GC Myers, 2002
Simplicity is the final achievement. After one has conquered all the difficulties, after one has played a vast quantity of notes and more notes, it is simplicity that emerges as the crowning reward of art.
–Frédéric Chopin
I was going through some images of older work from the early 2000’s and was struck by the sheer simplicity of some of it. Not that my current work doesn’t have considerable simplification of form and composition. It does.
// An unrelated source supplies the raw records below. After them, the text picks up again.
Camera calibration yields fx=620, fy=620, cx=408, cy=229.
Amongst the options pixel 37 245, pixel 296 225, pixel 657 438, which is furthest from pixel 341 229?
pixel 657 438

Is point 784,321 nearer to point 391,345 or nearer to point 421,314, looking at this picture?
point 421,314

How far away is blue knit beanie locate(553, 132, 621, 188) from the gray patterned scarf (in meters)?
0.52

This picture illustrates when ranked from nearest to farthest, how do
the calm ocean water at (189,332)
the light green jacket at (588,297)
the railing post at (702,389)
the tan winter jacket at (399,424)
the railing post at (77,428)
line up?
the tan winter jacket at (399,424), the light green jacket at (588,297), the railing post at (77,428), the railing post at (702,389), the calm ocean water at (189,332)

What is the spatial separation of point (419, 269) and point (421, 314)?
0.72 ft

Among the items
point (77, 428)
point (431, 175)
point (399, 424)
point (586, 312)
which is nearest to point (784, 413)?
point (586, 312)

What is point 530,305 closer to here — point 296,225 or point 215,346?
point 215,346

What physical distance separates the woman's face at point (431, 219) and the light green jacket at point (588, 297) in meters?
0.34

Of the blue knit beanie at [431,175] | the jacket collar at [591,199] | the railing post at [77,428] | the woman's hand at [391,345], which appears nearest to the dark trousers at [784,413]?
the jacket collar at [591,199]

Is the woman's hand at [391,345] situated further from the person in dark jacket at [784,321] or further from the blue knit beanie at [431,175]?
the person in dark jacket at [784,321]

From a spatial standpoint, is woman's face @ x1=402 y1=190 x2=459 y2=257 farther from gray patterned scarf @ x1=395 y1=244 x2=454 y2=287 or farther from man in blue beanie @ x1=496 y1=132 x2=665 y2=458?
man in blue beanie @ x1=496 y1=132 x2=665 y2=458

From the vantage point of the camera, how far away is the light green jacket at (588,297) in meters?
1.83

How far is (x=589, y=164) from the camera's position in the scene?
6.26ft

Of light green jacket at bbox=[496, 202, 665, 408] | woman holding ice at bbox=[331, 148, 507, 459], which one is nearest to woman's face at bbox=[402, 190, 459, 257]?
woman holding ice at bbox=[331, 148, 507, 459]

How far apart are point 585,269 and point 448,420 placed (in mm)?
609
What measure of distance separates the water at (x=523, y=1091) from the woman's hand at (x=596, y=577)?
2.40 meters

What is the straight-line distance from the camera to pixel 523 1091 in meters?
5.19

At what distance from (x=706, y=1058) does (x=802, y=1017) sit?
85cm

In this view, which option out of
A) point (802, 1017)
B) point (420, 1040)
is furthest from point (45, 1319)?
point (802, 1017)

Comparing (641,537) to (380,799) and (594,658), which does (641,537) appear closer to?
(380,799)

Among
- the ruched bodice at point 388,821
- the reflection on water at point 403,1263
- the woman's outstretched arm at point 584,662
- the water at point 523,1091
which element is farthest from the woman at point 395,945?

But this work seemed even more starkly simple and direct. It had a different sort of certainty and confidence than I possess now. Maybe naively bold?
I don’t know.
But I find myself envying that level of daring, that willingness to cut away all detail in order to get right to the point. It was work that went in a straight line where my later and more recent work takes a more roundabout route to get to what is pretty much the same destination.
I have no preference in comparing the two. There is a sameness in both in that I see myself in each. Then and now. Both are products and representations of their time and where I am or was in my life and where we were or are in this world. Both routes have their charms. At least, I think they do.
There’s no real point here this morning. Just a reflection on the value in simplifying things. It’s something I have to do periodically to remind myself about the value and understanding contained in simplicity. As C.S. Lewis put it:
It’s like the sound of a chuckle in the darkness. The sense that some shattering and disarming simplicity is the real answer.
We often get lost in the maze of life, seeing complexity where we should see simplicity. Maybe simplicity is the real answer to everything–to life, art, music, science as Teller points out below, and so on.
I’ve had my reminder. I can get happily back to work now. Here’s some simple Chopin from pianist Chad Lawson to enjoy as you leave.
It is often claimed that knowledge multiplies so rapidly that nobody can follow it. I believe this is incorrect. At least in science it is not true. The main purpose of science is simplicity and as we understand more things, everything is becoming simpler. This, of course, goes contrary to what everyone accepts.
–Edward Teller, Conversations on the Dark Secrets of Physics
Sometimes, as we had, endured through moments in our lives, we lose sight, of what is, simple, which was, once, important to us, and, we can’t, ever, find that back again…
At first I thought you’d posted a Rothko. After I looked at the painting a while, I noticed some differences, and found them appealing. Yours isn’t as ‘flat’ as Rothko sometimes seems to me. I like it.
This painting contains the raw essence of what has attracted me to your work Gary. I agree with Linda in that it really screamed Rothko to me. But on studying it, it’s quintessential GC Myers. Thanks for sharing it.